Набор заданий
• 1. Переведите на английский язык предложение из отрывка о Сахарове: «Он был предельно искренним человеком».
• 2. Ответьте на вопросы по отрывку о Сахарове.
(a) Что ответил Сахаров на вопрос, способный ли его брат?
(b) Какой семинар Сахаров не посещал?
(c) Чем Сахаров объяснил, почему не ходит на этот семинар?

Текст для разбора
• • • • •
Вот тут-то я и подумала, что он и сам-то еще не взрослый человек. Девочка ведь, действительно, была серьезно больна.

Мне сразу показалось, что Сахаров чем-то отличается не только от своих товарищей, но и вообще от всех людей, которых я знала. Впервые я это обнаружила, когда услышав от кого-то, что у него есть брат, задала ему довольно глупый вопрос:

— А что, ваш брат способный?

Мне сразу стало совестно, но он посмотрел на меня и спокойно ответил:

— Не такой способный, как я.

Эту фразу нельзя читать, ее нужно было услышать. Он просто сказал то, что было на самом деле. И я поняла, что он обладал редким умением серьезно и естественно всегда говорить то, что думает. Он был предельно искренним человеком. Некоторых это просто сражало.

Я помню, к нам как-то ввалился грузный пожилой мужчина, зав. аспирантурой, кажется, и сразу очень агрессивно накинулся на Сахарова, говоря, что он совершенно не посещает философский семинар.

Сахаров поднялся и сказал ему очень тихо и вежливо:

— Видите ли, в чем дело, — я не хожу на семинар, потому что меня совершенно не интересует философия.

Трудно описать, что сделалось с этим человеком — ведь это были сталинские времена: вся его амбиция мгновенно исчезла, он поднял кверху ладони и, пятясь задом, как-то выполз из комнаты. Он молчал, но вся его фигура кричала: «Свят, свят, свят…»
• • • • •
Раздел данных
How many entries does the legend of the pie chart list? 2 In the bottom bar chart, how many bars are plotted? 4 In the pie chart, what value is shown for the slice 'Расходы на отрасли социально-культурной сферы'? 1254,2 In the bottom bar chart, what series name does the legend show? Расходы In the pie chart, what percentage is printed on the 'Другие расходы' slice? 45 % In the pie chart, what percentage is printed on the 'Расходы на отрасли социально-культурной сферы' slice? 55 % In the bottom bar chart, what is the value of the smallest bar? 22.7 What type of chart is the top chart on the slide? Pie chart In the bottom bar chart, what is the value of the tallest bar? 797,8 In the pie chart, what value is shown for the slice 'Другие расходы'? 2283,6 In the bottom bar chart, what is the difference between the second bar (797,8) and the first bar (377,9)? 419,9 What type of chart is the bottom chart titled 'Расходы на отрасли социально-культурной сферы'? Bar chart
• • • • •
Ответы по заданиям
• 1. He was an utterly sincere person.

• 2.
(a) «Не такой способный, как я».
(b) Философский семинар.
(c) Его совершенно не интересует философия.